Yakushima Island is a natural paradise in southern Japan where abundant rainfall onto 2,000-meter peaks nurtures dense forests.
This innovative housing co-op applies "regenerative architecture" to rethink the relationship between human habitation and this nature. The name Sumu means both "to live" and "to become clear," expressing its core concept of living in a way that positively impacts the landscape.
Rather than being a discrete site, the design takes a holistic view of the entire river basin, from the mountains to the sea, making a positive contribution to natural processes.
Sumu is an experimental housing co-op jointly created by eight owners. Made for use by the owners and trusted friends, it is a place for tending to nature while reflecting on values.
It applies "regenerative architecture," a new approach developed by the designers that combines traditional Japanese civil engineering with contemporary technology. Going beyond simply preserving nature as it is today, key considerations in the design are:
1) Designing the underground environment
2) Orientating buildings based on in-depth understanding of water and air flows through the landscape 3) Creating an ongoing connection with nature through architecture
Sumu comprises several separate buildings to enable a layout that respects the original natural landscape. The buildings protect the tree roots and reduce the impact of the wind, while stones supply minerals to the surrounding soil and foster tree growth. Tree roots passing under the buildings support the soil, an act of symbiosis between nature and architecture.
[Underground design] The design also extends underground. Burned wood is placed under the foundations, and carbonized surfaces promote the growth of mycelium, joining the buildings to the soil network. This promotes a symbiotic effect whereby tree roots grow under the buildings and support the soil.
The off-grid kitchen made with local cedar features a solar-powered radiant heat cooker, while water is drawn from the river basin, then cleaned and returned to nature after use.
Lights made from local soil fill rooms with light embodying the color of the surrounding earth, and plaster made from a hemp charcoal/EM bacteria mixture provides healthy, comfortable spaces by preventing putrefactive bacteria.
[Buildings in cerculation] The buildings and decks are raised, dispersing wind flowing between the mountains and the sea without blocking it. This allows the forest to breathe, promoting healthy air and water circulation. Despite the humid climate, this ventilation prevents moisture accumulation that may damage the buildings.
Naturally-derived persimmon tannin is applied to the wooden structures near the soil to prevent erosion by insects. The result is a space that breathes together with the surrounding forest.
Plaster made from a mix of charcoal and effective microorganism (EM) bacteria provides a healthy, comfortable space by preventing mold and other putrefactive bacteria.
[OFF GRID] Sumu has developed a new methodology called “regenerative architecture,” whereby the buildings enrich nature. In addition to exploring modern applications of traditional Japanese wisdom, its features include: 1) 100% off-grid energy from solar power, storage batteries and local firewood
2) Comfortable living spaces that leverage architectural expertise to achieve effective airtightness and insulation unlike camp-style accommodation
3)Modern spaces with stylish design
A major departure from conventional nature experience facilities, Sumu encourages a wider section of society to engage in learning with the aim of bettering our planet’s future.
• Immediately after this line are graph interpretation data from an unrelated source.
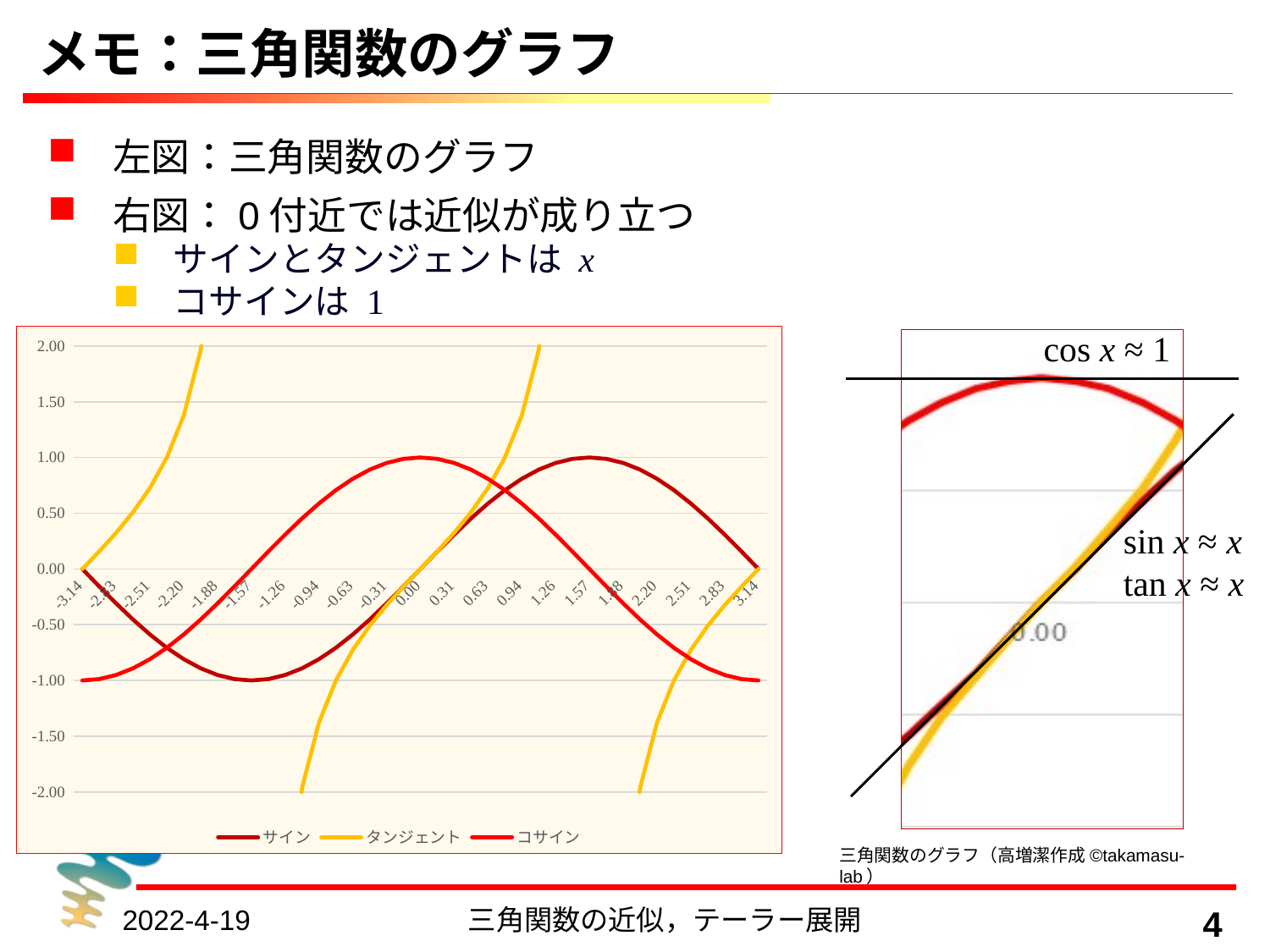
On the left chart, does the コサイン line rise or fall as x goes from 0.00 to 3.14? fall What kind of chart is shown on the left of the slide? line chart What is the highest value shown on the y axis of the left chart? 2.00 On the left chart, is the value of タンジェント at x = 0.94 greater or less than 1.00? greater How many series does the legend of the left chart list? 3 On the left chart, at x = 0.00, which is larger, サイン or コサイン? コサイン What are the three series named in the legend of the left chart? サイン, タンジェント, コサイン On the left chart, is the value of タンジェント at x = -0.94 greater or less than -1.00? less On the left chart, what is the value of サイン at x = 0.00? 0.00 On the left chart, what is the value of コサイン at x = 0.00? 1.00 On the left chart, what is the value of コサイン at x = 3.14? -1.00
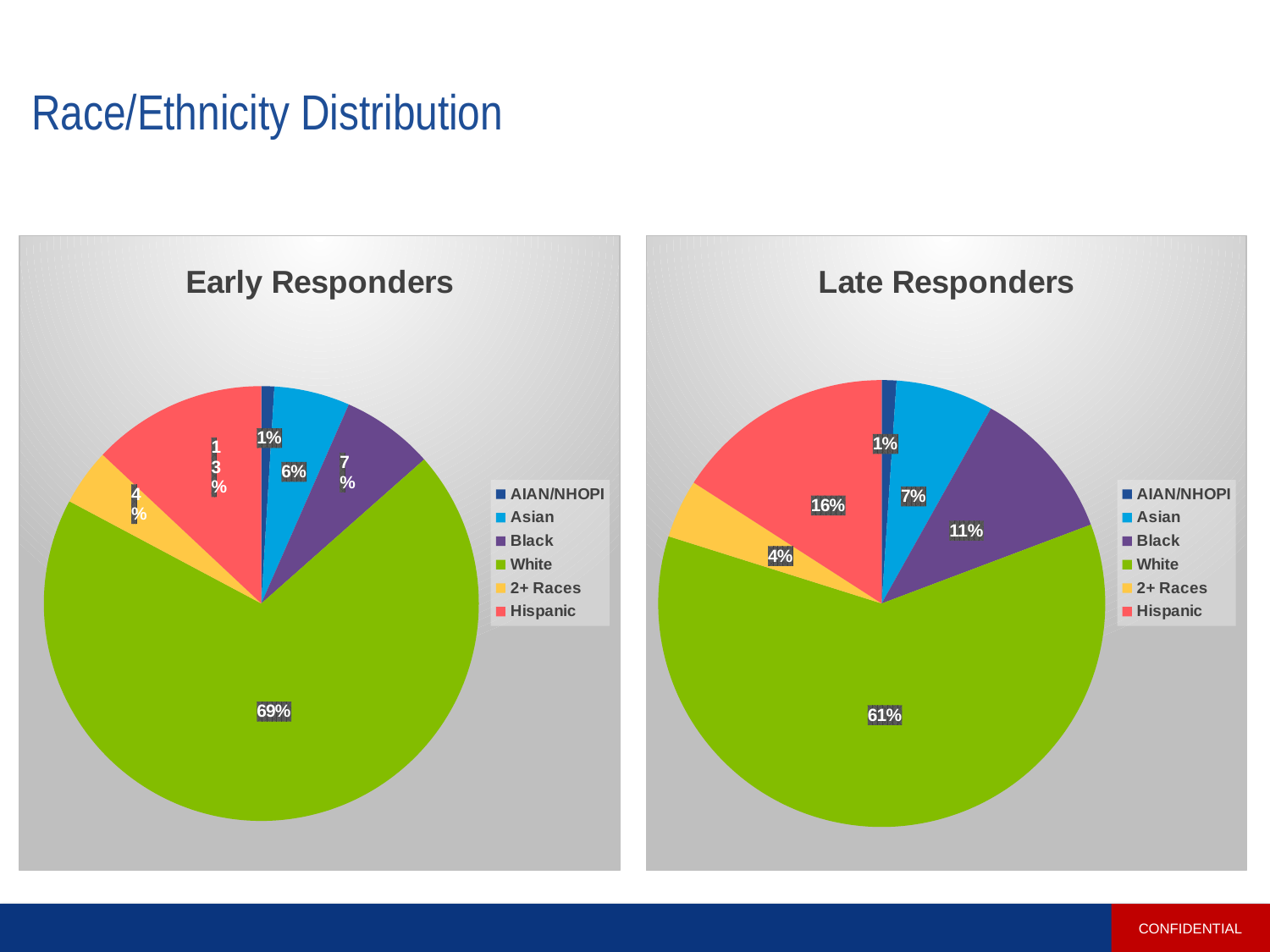
In the Early Responders chart, what share of the pie is White? 69% In the Late Responders chart, what share of the pie is Hispanic? 16% In the Late Responders chart, which category has the smallest slice? AIAN/NHOPI Which is larger: the Black share in the Early Responders chart or the Black share in the Late Responders chart? Late Responders What colour represents Hispanic in the legend of the Early Responders chart? Red What type of chart is the Late Responders chart? Pie chart How many categories does the Early Responders pie chart show? 6 In the Late Responders chart, what is the value for Black? 11% In the Late Responders chart, what is the combined share of Asian and Black? 18% What is the difference between the White share in the Early Responders chart and the White share in the Late Responders chart? 8% In the Early Responders chart, what is the value for Asian? 6% In the Early Responders chart, which category has the largest slice? White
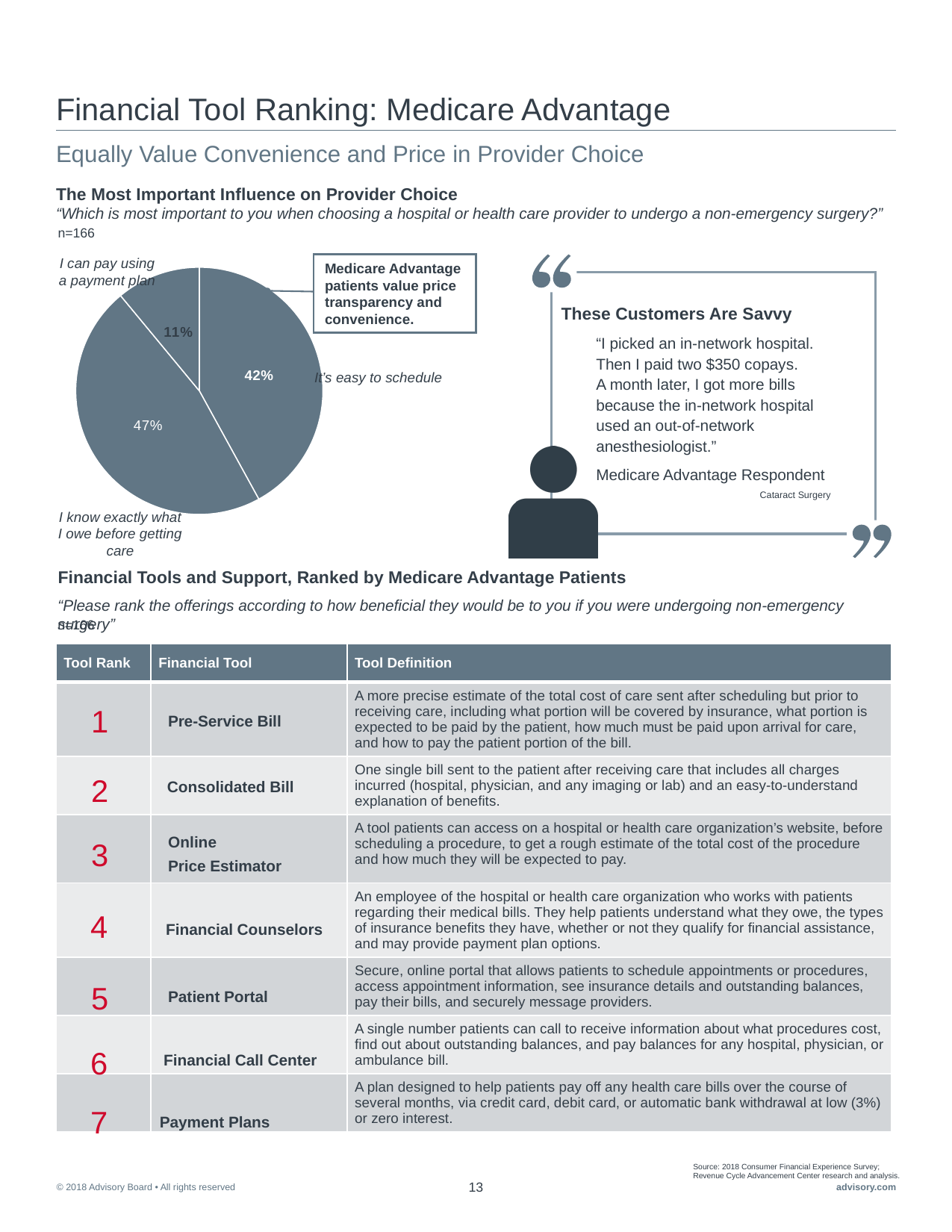
In the pie chart, what share of respondents chose "It's easy to schedule"? 42% Which slice of the pie chart is the smallest? I can pay using a payment plan In the pie chart, what share of respondents chose "I know exactly what I owe before getting care"? 47% Which slice of the pie chart is the largest? I know exactly what I owe before getting care How many slices does the pie chart have? 3 What is the difference in percentage points between "I know exactly what I owe before getting care" and "It's easy to schedule" in the pie chart? 5 percentage points What is the difference in percentage points between "It's easy to schedule" and "I can pay using a payment plan" in the pie chart? 31 percentage points What kind of chart is shown under "The Most Important Influence on Provider Choice"? Pie chart In the pie chart, what share of respondents chose "I can pay using a payment plan"? 11% What is the title of the pie chart? The Most Important Influence on Provider Choice What is the sample size (n) stated for the pie chart? n=166 In the pie chart, which is larger: "It's easy to schedule" or "I can pay using a payment plan"? It's easy to schedule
[Regenerative Lifestyle] True to its concept of making a positive impact by living among nature, Sumu residents adopt a “regenerative lifestyle” that enhances the environment through everyday activities, from collecting driftwood for use as firewood to clearing grass to allow cool air to flow through in a way that benefits the landscape.
Sumu's design changes our relationship with nature. It enables residents to discover new possibilities for interacting with nature and adapt the way they think and act, building relationships with nature that transcend generations. Its unique approach has the potential to accelerate environmental initiatives if more widely applied.
[Positive Impact to nature] I believe that regenerative architecture in Yakushima will become a prototype for similar types of architecture in the world. This construction method can be applied anywhere in the world as long as it rains and there are microorganisms in the soil. Whether it is a natural environment or an urban environment, building work destroys the local environment. And the buildings that call themselves ecological architecture are only mitigating the damage a little.
Sumu's regenerative method builds buildings while keeping the microorganisms in the soil alive, and by activating the bacteria, the artificial building can connect with the natural network. By doing so, it is possible to help each other with the surrounding environment and change the environment more positively.
Since the Industrial Revolution, humans have destroyed and consumed nature. If this regenerative architecture spreads throughout the world, I believe that the global environment will recover at an astonishing speed. The most innovative is the change of architecture from negative impact to positive impact.